- [Task requirements]
What you give back should match the listing word for word.

- [Material supplied]
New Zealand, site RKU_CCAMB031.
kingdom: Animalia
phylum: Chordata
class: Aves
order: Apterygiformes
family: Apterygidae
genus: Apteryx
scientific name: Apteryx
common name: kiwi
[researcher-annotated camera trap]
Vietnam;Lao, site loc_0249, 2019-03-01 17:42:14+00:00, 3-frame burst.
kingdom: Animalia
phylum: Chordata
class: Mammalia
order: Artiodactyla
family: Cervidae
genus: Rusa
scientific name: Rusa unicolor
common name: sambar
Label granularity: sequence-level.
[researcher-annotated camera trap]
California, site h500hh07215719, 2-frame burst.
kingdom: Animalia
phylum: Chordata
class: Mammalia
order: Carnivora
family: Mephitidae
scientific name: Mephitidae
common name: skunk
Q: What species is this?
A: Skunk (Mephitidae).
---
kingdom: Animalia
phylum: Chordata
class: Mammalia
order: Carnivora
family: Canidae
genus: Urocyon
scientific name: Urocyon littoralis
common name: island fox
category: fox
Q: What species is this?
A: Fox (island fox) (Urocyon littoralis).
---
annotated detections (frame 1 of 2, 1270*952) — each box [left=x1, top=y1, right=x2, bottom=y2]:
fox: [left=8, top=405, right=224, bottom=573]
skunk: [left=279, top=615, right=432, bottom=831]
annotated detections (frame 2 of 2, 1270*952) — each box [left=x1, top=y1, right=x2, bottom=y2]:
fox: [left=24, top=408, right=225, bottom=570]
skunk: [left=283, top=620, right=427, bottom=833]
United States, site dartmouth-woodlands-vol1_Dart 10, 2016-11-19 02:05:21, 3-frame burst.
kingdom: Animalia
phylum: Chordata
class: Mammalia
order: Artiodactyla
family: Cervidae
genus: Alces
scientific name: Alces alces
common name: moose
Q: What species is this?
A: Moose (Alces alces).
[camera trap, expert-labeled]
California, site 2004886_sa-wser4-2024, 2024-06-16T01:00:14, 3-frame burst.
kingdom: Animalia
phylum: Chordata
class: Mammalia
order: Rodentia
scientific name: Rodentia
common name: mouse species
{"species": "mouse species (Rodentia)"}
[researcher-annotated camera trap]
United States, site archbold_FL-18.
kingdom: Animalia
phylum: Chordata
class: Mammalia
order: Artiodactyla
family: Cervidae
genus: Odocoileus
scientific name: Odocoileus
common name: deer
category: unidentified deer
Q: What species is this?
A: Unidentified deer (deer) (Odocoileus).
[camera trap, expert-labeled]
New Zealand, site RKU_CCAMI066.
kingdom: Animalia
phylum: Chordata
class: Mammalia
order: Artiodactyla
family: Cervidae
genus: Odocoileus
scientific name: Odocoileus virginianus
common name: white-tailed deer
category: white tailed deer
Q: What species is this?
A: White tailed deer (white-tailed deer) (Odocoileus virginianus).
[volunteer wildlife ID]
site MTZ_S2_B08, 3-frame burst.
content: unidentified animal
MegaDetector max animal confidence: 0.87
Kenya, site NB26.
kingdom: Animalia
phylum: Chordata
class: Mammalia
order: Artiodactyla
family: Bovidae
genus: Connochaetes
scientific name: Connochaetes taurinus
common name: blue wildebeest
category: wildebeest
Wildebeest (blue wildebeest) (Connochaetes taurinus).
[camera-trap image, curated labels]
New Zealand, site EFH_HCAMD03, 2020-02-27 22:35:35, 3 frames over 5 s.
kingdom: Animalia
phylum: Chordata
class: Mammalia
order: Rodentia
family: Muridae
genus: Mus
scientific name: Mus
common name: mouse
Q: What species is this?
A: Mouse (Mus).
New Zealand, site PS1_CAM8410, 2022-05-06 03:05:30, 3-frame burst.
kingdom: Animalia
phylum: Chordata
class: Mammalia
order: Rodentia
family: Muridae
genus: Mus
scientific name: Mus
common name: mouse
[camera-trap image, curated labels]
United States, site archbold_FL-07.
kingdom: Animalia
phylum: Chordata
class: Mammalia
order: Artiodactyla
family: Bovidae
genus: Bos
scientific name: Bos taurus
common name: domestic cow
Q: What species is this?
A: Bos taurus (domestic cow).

- [Finished task]
New Zealand, site RKU_CCAMB031.
kingdom: Animalia
phylum: Chordata
class: Aves
order: Apterygiformes
family: Apterygidae
genus: Apteryx
scientific name: Apteryx
common name: kiwi
[researcher-annotated camera trap]
Vietnam;Lao, site loc_0249, 2019-03-01 17:42:14+00:00, 3-frame burst.
kingdom: Animalia
phylum: Chordata
class: Mammalia
order: Artiodactyla
family: Cervidae
genus: Rusa
scientific name: Rusa unicolor
common name: sambar
Label granularity: sequence-level.
[researcher-annotated camera trap]
California, site h500hh07215719, 2-frame burst.
kingdom: Animalia
phylum: Chordata
class: Mammalia
order: Carnivora
family: Mephitidae
scientific name: Mephitidae
common name: skunk
Q: What species is this?
A: Skunk (Mephitidae).
---
kingdom: Animalia
phylum: Chordata
class: Mammalia
order: Carnivora
family: Canidae
genus: Urocyon
scientific name: Urocyon littoralis
common name: island fox
category: fox
Q: What species is this?
A: Fox (island fox) (Urocyon littoralis).
---
annotated detections (frame 1 of 2, 1270*952) — each box [left=x1, top=y1, right=x2, bottom=y2]:
fox: [left=8, top=405, right=224, bottom=573]
skunk: [left=279, top=615, right=432, bottom=831]
annotated detections (frame 2 of 2, 1270*952) — each box [left=x1, top=y1, right=x2, bottom=y2]:
fox: [left=24, top=408, right=225, bottom=570]
skunk: [left=283, top=620, right=427, bottom=833]
United States, site dartmouth-woodlands-vol1_Dart 10, 2016-11-19 02:05:21, 3-frame burst.
kingdom: Animalia
phylum: Chordata
class: Mammalia
order: Artiodactyla
family: Cervidae
genus: Alces
scientific name: Alces alces
common name: moose
Q: What species is this?
A: Moose (Alces alces).
[camera trap, expert-labeled]
California, site 2004886_sa-wser4-2024, 2024-06-16T01:00:14, 3-frame burst.
kingdom: Animalia
phylum: Chordata
class: Mammalia
order: Rodentia
scientific name: Rodentia
common name: mouse species
{"species": "mouse species (Rodentia)"}
[researcher-annotated camera trap]
United States, site archbold_FL-18.
kingdom: Animalia
phylum: Chordata
class: Mammalia
order: Artiodactyla
family: Cervidae
genus: Odocoileus
scientific name: Odocoileus
common name: deer
category: unidentified deer
Q: What species is this?
A: Unidentified deer (deer) (Odocoileus).
[camera trap, expert-labeled]
New Zealand, site RKU_CCAMI066.
kingdom: Animalia
phylum: Chordata
class: Mammalia
order: Artiodactyla
family: Cervidae
genus: Odocoileus
scientific name: Odocoileus virginianus
common name: white-tailed deer
category: white tailed deer
Q: What species is this?
A: White tailed deer (white-tailed deer) (Odocoileus virginianus).
[volunteer wildlife ID]
site MTZ_S2_B08, 3-frame burst.
content: unidentified animal
MegaDetector max animal confidence: 0.87
Kenya, site NB26.
kingdom: Animalia
phylum: Chordata
class: Mammalia
order: Artiodactyla
family: Bovidae
genus: Connochaetes
scientific name: Connochaetes taurinus
common name: blue wildebeest
category: wildebeest
Wildebeest (blue wildebeest) (Connochaetes taurinus).
[camera-trap image, curated labels]
New Zealand, site EFH_HCAMD03, 2020-02-27 22:35:35, 3 frames over 5 s.
kingdom: Animalia
phylum: Chordata
class: Mammalia
order: Rodentia
family: Muridae
genus: Mus
scientific name: Mus
common name: mouse
Q: What species is this?
A: Mouse (Mus).
New Zealand, site PS1_CAM8410, 2022-05-06 03:05:30, 3-frame burst.
kingdom: Animalia
phylum: Chordata
class: Mammalia
order: Rodentia
family: Muridae
genus: Mus
scientific name: Mus
common name: mouse
[camera-trap image, curated labels]
United States, site archbold_FL-07.
kingdom: Animalia
phylum: Chordata
class: Mammalia
order: Artiodactyla
family: Bovidae
genus: Bos
scientific name: Bos taurus
common name: domestic cow
Q: What species is this?
A: Bos taurus (domestic cow).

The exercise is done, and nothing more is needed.